PROBLEM STATEMENT.
Transcribe the lines of the records starting with the one that has "Is (x=199, y=176)" in it and ending with the last, and transcribe nothing else.

TASK INPUTS.
.....
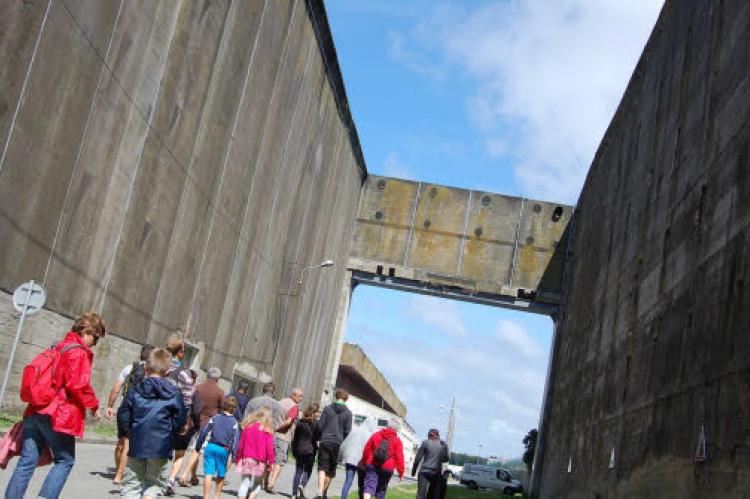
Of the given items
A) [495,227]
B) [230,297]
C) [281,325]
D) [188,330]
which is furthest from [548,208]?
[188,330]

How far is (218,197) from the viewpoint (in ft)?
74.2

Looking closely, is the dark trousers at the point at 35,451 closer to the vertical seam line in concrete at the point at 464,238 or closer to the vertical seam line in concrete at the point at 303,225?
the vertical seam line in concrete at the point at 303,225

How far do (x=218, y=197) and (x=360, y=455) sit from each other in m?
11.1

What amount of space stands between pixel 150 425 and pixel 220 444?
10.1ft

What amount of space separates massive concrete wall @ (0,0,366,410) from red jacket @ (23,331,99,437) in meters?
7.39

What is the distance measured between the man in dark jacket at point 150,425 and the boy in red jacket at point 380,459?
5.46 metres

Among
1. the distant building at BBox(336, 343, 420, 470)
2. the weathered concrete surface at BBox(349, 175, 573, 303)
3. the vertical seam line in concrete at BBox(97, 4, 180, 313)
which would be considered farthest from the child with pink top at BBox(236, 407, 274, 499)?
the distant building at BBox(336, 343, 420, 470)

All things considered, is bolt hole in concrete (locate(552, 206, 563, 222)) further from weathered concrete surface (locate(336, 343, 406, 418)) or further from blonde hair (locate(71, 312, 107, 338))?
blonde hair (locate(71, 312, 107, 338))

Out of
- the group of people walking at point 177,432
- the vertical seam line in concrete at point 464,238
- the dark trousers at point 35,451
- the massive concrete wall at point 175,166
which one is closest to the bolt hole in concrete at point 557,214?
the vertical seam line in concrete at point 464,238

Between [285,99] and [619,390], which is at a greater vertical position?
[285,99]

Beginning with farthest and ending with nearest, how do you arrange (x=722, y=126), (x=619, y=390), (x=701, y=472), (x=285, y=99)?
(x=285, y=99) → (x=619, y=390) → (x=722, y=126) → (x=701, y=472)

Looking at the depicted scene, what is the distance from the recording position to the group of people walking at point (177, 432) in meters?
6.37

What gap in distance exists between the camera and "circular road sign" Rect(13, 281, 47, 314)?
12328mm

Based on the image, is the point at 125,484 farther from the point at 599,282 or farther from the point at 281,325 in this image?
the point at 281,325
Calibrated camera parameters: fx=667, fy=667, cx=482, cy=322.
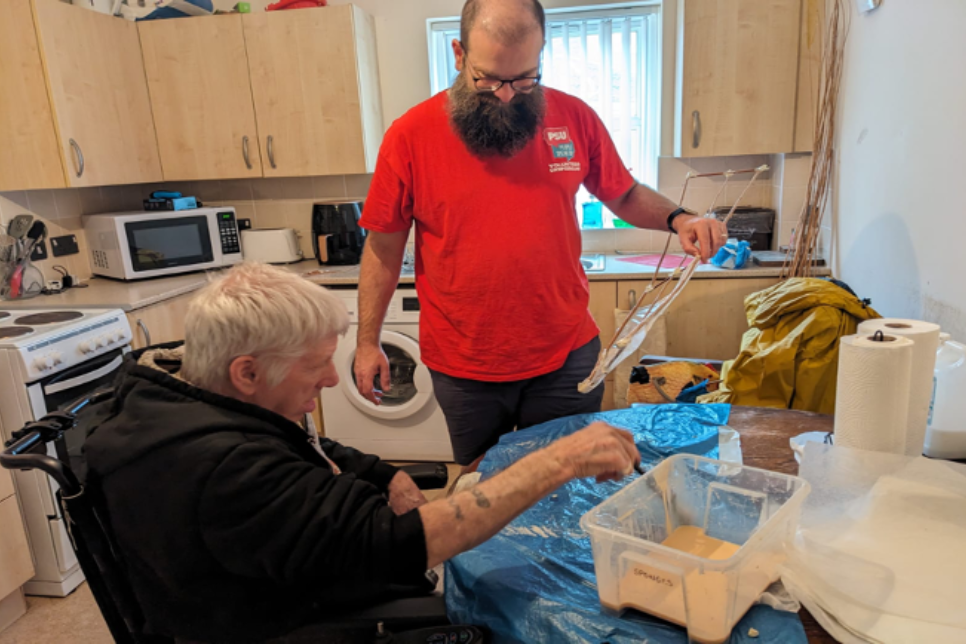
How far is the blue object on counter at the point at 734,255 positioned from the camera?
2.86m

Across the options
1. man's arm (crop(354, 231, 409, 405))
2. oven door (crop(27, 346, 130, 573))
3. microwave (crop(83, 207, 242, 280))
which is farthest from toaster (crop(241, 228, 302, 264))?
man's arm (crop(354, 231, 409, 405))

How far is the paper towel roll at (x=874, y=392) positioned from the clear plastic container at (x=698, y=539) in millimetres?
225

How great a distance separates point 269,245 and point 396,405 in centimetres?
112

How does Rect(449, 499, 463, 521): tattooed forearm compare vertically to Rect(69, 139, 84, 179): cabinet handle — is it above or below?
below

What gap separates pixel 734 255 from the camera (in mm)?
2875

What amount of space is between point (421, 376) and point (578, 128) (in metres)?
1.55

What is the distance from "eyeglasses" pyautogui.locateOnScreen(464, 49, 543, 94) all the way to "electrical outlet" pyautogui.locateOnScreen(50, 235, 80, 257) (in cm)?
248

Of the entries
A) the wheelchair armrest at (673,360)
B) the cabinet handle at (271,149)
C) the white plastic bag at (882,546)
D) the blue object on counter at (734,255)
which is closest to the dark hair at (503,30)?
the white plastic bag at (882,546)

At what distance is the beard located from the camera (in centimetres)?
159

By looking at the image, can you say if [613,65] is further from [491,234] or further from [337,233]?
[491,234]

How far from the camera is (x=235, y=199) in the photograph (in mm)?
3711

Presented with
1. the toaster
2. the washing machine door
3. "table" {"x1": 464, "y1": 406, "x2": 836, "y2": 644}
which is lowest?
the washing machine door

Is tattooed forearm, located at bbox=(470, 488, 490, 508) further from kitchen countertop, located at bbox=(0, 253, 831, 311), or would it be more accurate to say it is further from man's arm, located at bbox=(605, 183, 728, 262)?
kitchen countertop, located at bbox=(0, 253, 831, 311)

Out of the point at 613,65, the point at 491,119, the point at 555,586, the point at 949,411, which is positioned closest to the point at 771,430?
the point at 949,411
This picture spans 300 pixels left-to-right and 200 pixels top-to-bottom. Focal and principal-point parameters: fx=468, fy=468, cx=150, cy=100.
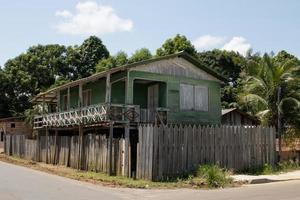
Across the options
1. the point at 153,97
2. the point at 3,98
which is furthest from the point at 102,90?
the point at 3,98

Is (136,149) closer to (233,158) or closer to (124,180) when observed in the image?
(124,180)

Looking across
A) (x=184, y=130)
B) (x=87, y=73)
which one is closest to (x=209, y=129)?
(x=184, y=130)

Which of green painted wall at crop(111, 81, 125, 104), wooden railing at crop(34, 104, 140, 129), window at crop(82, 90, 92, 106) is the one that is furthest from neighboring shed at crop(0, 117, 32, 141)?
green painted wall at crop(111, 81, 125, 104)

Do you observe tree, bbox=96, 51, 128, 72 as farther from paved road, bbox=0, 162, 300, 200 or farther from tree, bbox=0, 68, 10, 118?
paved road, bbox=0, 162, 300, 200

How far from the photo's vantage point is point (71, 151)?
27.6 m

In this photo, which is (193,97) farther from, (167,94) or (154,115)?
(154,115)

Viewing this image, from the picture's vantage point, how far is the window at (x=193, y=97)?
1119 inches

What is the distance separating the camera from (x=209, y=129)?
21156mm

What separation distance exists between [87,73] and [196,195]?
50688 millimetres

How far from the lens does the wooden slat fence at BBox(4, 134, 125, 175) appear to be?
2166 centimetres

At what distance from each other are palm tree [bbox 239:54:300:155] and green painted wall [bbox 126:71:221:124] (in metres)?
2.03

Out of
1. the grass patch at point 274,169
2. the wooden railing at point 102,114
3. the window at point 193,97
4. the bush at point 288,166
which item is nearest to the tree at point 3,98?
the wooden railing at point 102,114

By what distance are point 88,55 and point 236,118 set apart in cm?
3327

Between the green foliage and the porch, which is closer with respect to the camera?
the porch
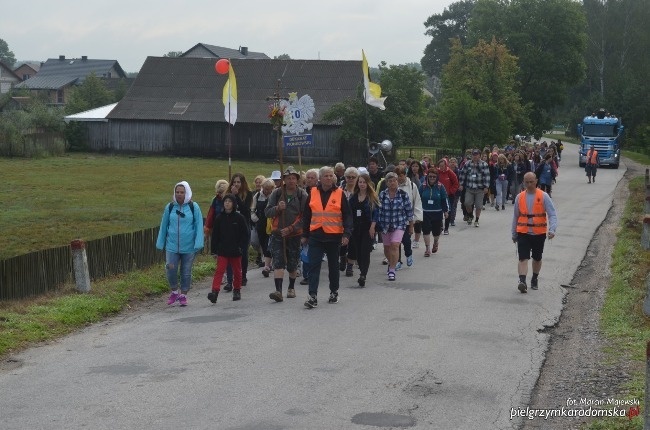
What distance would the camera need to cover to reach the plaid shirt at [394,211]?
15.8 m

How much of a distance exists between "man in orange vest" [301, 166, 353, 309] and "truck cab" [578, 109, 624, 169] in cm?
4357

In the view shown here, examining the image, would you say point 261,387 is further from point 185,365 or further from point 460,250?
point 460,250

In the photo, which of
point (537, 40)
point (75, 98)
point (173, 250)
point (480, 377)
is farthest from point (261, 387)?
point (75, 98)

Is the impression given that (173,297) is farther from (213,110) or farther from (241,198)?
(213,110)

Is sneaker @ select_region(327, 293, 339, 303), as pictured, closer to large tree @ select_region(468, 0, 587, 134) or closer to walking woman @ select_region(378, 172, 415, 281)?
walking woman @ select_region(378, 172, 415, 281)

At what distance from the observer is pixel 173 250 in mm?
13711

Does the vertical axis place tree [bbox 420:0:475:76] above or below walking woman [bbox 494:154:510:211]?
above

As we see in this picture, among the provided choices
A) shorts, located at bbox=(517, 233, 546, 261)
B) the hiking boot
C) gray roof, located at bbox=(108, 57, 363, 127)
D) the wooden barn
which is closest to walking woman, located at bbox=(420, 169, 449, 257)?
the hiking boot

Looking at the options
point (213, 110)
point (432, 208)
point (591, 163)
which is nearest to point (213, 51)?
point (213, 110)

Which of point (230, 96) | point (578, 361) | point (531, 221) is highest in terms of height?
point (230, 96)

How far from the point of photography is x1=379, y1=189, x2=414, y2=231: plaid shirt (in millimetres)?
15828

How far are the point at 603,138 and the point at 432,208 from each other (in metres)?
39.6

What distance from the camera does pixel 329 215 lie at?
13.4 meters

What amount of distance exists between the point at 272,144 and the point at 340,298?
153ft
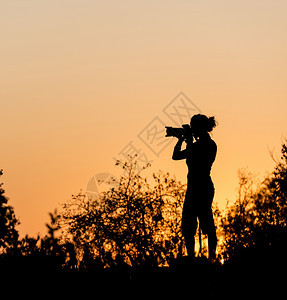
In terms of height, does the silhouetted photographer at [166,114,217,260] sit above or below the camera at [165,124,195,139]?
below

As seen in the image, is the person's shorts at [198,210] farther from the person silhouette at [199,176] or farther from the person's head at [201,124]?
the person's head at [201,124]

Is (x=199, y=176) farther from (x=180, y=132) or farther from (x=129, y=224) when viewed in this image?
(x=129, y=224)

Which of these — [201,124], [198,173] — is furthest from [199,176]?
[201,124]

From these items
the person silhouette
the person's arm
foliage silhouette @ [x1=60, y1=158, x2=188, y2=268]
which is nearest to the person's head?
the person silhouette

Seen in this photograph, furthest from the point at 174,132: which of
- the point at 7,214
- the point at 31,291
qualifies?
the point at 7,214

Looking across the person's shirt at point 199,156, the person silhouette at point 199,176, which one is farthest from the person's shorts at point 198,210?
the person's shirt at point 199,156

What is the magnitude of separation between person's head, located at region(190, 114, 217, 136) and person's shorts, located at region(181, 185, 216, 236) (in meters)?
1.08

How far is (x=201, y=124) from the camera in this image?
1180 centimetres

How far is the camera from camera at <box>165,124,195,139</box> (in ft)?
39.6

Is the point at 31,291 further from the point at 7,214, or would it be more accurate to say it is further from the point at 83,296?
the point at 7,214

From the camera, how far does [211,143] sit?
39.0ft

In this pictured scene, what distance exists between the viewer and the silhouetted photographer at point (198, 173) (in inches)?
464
.....
RESULT.
Is (x=199, y=176) farther from (x=180, y=132) or farther from (x=129, y=224) when viewed in this image?
(x=129, y=224)

Which of these — [201,124], [198,173] — is furthest from [199,176]?
[201,124]

From these items
the person silhouette
the person's arm
foliage silhouette @ [x1=60, y1=158, x2=188, y2=268]
which is nearest to the person's head?
the person silhouette

Seen in this photograph, furthest from the point at 174,132: which of
- the point at 7,214
- the point at 31,291
qualifies?
the point at 7,214

Looking across the person's shirt at point 199,156, the person silhouette at point 199,176, which one is farthest from the person's shorts at point 198,210?
the person's shirt at point 199,156

What is the magnitude of separation between person's head, located at region(190, 114, 217, 136) and person's shorts, located at region(181, 185, 216, 236) (in meters)?
1.08

How far is (x=201, y=124) from the camera in this image?
1180 centimetres

How far is the camera from camera at <box>165,124,195,139</box> (in ft)?
39.6

Is the point at 31,291 further from the point at 7,214, or would it be more accurate to say it is further from the point at 83,296?
the point at 7,214

From the camera, how far does [211,143] sit?
39.0ft

In this pictured scene, what distance exists between the viewer and the silhouetted photographer at point (198, 173) (in inches)?
464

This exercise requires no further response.